- [What you are asked to do] From the text below about the Supreme Court and the US capitalist class, reproduce the part between "These five (in)Justices" and "need to compromise.", inclusive.
**** Text passage ****
On the other hand, the WSJ wing figures “what the hell? We have the top of one branch of the US government (the US Supreme Court) under our complete control. We have a good chance of getting the rest if not this year then in 2024. Why not go for broke, especially as global climate disruption really threatens.”

These five (in)Justices of the US Supreme Court represent the most aggressive sector of the US capitalist class. They don’t see any need to compromise.
At this time, this wing of the capitalist class may have miscalculated. That’s what the Supreme Court anti-abortion rights ruling shows. It may result in the more cautions wing – as represented by the Democrats – maintaining and possibly even strengthening their control over the US Senate and possibly even keeping their control over the House. That doesn’t rule out the Republicans gaining complete control in 2024. That would be quite possible if their most extreme representatives win statewide offices in the positions which control the process of elections. If that happens, and these people (usually the state secretaries of state) along with state legislatures nullify the 2024 popular vote in a series of states, it seems most likely that their partners in crime in the US Supreme Court would let them get away with it.
And so we have: the greatest political crisis for the US capitalist class since the Civil War. Even the NY Times’ editorial board admits this; an unprecedented yawning gap between the two main parties of capital – the Republicans and the Democrats; ongoing attacks on the standard of living of the working class; and massive instability in the world situation. While it’s true that major sectors of the US working class have turned to the right, whole other layers are searching for answers. This includes the youth, women and millions of workers of color. The situation is tailor made of a massive increase in the influence of socialism and the rise of a mass socialist movement.
So why is just the opposite is happening?
The reason is that the great majority of the socialist movement is at least as disoriented as is the most confused sections of the working class. Domestically, they see this Trump crisis as simply some battle “within the elites” and hardly worth commenting on. On the world scale, it completely misunderstands the so-called war in Ukraine, which in reality is an imperialist invasion. Unable therefore to shed any clarity, the socialist movement remains as its own echo chamber. It lives in its own left ghetto.
**** Material supplied ****
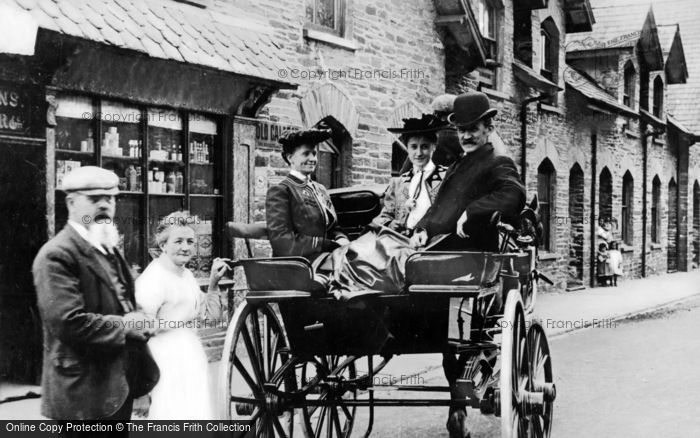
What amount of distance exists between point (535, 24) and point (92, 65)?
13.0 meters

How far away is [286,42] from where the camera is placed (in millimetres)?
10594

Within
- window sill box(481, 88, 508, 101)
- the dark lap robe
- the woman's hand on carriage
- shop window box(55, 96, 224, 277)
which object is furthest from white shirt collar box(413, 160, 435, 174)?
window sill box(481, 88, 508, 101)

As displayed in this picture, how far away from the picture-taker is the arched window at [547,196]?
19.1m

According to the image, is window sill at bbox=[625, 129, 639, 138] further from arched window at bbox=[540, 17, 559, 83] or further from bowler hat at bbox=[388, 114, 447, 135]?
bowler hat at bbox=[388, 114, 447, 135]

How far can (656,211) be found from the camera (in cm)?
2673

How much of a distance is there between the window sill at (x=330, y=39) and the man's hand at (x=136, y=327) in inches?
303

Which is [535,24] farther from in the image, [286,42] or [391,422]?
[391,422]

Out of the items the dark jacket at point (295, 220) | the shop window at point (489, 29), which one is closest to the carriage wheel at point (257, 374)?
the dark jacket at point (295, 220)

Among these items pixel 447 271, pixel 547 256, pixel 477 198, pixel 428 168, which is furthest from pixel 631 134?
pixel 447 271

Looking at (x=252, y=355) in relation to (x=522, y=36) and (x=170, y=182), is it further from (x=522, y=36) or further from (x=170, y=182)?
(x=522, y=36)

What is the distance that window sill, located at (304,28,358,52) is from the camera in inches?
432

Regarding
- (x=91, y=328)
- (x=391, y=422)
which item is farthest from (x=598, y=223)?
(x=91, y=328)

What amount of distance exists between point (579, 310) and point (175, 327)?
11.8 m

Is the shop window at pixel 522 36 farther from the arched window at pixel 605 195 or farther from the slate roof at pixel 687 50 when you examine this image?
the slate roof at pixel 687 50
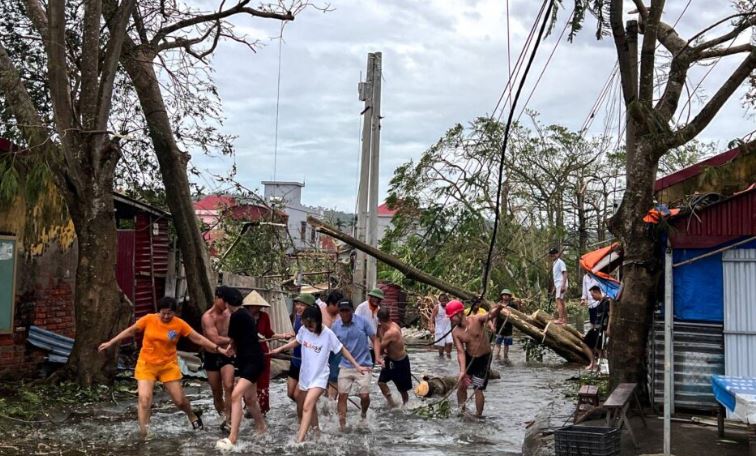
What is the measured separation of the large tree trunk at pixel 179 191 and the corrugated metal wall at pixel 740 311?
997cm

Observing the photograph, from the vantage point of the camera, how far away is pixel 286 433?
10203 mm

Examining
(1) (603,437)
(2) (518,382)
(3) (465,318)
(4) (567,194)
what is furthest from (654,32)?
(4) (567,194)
****
**** Material supplied ****
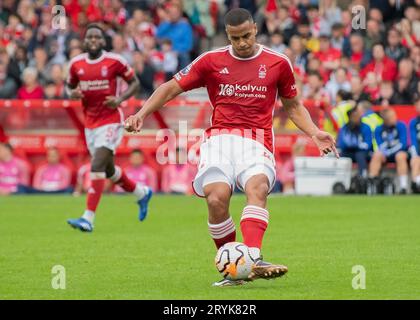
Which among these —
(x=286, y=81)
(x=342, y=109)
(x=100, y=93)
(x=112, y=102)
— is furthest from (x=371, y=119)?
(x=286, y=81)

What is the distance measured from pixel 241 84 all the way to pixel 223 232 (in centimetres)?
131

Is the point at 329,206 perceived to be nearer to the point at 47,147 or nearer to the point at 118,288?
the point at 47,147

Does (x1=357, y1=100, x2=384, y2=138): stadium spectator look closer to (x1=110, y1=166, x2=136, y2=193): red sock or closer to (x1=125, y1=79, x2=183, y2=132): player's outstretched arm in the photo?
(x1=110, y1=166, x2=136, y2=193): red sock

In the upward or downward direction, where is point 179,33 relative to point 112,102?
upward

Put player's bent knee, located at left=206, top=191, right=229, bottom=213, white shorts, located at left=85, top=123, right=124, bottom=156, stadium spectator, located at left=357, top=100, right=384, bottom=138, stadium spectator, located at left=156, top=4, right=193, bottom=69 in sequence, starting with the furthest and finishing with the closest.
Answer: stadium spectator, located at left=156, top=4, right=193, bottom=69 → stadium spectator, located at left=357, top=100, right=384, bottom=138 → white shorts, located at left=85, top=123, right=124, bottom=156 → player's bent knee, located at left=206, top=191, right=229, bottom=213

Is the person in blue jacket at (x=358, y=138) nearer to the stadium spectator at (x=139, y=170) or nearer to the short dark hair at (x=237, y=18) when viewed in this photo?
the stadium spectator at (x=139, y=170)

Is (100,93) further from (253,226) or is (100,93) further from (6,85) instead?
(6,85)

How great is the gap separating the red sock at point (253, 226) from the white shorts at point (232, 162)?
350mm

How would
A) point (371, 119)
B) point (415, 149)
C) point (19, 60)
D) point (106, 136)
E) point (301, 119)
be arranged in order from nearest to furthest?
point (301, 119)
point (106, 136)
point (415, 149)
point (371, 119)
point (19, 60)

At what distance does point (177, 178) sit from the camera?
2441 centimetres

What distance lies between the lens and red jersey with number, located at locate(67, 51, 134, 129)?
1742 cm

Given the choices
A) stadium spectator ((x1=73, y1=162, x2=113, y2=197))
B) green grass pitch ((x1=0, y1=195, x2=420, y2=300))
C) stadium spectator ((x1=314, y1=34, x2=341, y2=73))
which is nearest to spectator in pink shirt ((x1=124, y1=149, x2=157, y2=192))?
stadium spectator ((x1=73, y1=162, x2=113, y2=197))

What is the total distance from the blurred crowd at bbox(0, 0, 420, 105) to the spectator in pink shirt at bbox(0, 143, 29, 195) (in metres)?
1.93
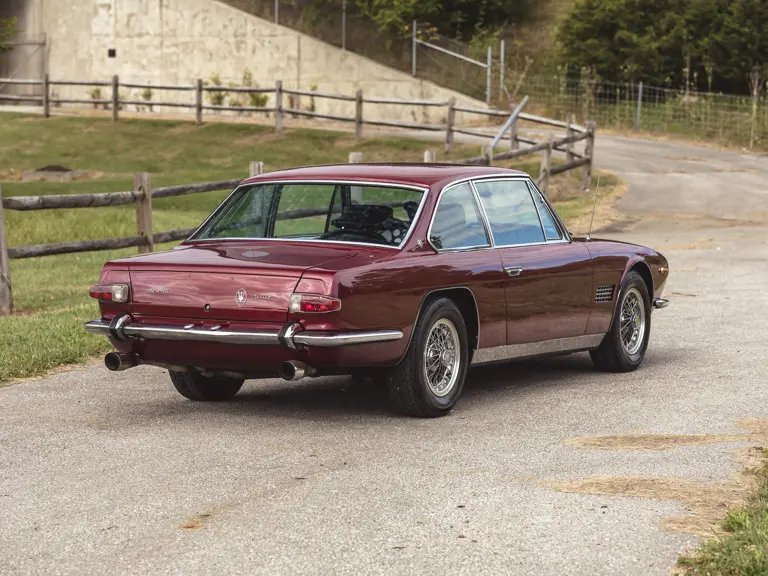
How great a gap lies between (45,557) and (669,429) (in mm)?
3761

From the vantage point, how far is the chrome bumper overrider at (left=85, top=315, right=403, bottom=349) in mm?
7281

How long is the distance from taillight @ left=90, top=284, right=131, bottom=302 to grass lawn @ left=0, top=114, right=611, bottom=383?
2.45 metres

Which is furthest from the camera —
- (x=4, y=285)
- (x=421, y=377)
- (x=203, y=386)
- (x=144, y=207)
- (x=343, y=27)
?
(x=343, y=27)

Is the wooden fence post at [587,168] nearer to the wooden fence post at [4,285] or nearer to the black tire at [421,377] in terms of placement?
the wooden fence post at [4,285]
****
- [Solved problem]
These five (in)Justices of the US Supreme Court represent the most aggressive sector of the US capitalist class. They don’t see any need to compromise.